Been chatting a bit w/Caleb about this offline and poking around to better
educate myself.
> using functions (ignoring the implementation complexity) at least removes
> ambiguity.
This, plus using functions lets us kick the can down the road a bit in terms of
landing on an integrated grammar we agree on. It seems to me there's a tension
between:
1. "SQL-like" (i.e. postgres-like)
2. "Indexing and Search domain-specific-like" (i.e. lucene syntax which, as
Benedict points out, doesn't really jell w/what we have in CQL at this point),
and
3. ??? Some other YOLO CQL / C* specific thing where we go our own road
I don't think we're really going to know what our feature-set in terms of
indexing is going to look like or the shape it's going to take for awhile, so
backing ourselves into any of the 3 corners above right now feels very
premature to me.
So I'm coming around to the expr / method call approach to preserve that
flexibility. It's maximally explicit and preserves optionality at the expense
of being clunky. For now.
On Mon, Aug 7, 2023, at 4:00 PM, Caleb Rackliffe wrote:
> > I do not think we should start using lucene syntax for it, it will make
> > people think they can do everything else lucene allows.
>
> I'm sure we won't be supporting everything Lucene allows, but this is going
> to evolve. Right off the bat, if you introduce support for tokenization and
> filtering, someone is, for example, going to ask for phrase queries. ("John
> Smith landed in Virginia" is tokenized, but someone wants to match exactly on
> "John Smith".) The whole point of the Vector project is to do relevance,
> right? Are we going to do term boosting?

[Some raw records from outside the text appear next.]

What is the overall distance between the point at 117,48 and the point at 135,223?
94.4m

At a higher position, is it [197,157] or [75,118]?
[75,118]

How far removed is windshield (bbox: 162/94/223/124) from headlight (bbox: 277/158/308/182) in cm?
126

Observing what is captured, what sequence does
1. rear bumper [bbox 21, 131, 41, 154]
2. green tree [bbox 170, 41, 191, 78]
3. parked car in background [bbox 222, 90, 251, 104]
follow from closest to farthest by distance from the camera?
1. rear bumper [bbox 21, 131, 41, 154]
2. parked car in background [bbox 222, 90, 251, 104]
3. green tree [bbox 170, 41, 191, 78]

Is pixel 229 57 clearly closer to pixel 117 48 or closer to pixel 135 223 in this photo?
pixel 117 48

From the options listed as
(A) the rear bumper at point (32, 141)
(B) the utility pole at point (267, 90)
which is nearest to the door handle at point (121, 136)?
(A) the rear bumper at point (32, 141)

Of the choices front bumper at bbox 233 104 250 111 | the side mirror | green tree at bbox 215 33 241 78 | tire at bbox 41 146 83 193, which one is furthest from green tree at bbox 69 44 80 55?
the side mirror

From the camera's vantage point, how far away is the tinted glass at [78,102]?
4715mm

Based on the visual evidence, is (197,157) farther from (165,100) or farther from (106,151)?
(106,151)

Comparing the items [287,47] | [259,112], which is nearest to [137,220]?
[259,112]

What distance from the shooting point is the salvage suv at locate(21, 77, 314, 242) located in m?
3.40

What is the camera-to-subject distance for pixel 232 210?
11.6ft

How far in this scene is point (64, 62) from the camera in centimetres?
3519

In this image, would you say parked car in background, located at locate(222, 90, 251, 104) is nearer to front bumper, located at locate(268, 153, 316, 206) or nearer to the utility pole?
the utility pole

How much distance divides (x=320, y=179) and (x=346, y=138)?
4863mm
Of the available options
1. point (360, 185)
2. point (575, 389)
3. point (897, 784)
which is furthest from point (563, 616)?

Do we need queries like "field:
> quick brown +fox -news" where fox must be present, news cannot be present,
> and quick and brown increase relevance?
>
> SASI uses "=" and "LIKE" in a way that assumes the user understands the
> tokenization scheme in use on the target field. I understand that's a bit
> ambiguous.
>
> If we object to allowing expr embedding of a subset of the Lucene syntax, I
> can't imagine we're okay w/ then jamming a subset of that syntax into the
> main CQL grammar.
>
> If we want to do this in non-expr CQL space, I think using functions
> (ignoring the implementation complexity) at least removes ambiguity.
> "token_match", "phrase_match", "token_like", "=", and "LIKE" would all be
> pretty clear, although there may be other problems. For instance, what
> happens when I try to use "token_match" on an indexed field whose analyzer
> does not tokenize? We obviously can't use the index, so we'd be reduced to
> requiring a filtering query, but maybe that's fine. My point is that, if
> we're going to make write and read analyzers symmetrical, there's really no
> way to make the semantics of our queries totally independent of analysis.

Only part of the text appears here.